§ To be done
Copy out the items below, replacing "wire" with "iron" and keeping everything else the same.

=== Material for this exercise ===

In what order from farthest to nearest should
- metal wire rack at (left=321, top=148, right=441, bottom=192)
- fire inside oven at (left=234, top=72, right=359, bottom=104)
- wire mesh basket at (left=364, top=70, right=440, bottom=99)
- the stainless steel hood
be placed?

===

§ Solution below
In what order from farthest to nearest should
- metal iron rack at (left=321, top=148, right=441, bottom=192)
- fire inside oven at (left=234, top=72, right=359, bottom=104)
- iron mesh basket at (left=364, top=70, right=440, bottom=99)
- the stainless steel hood
be placed?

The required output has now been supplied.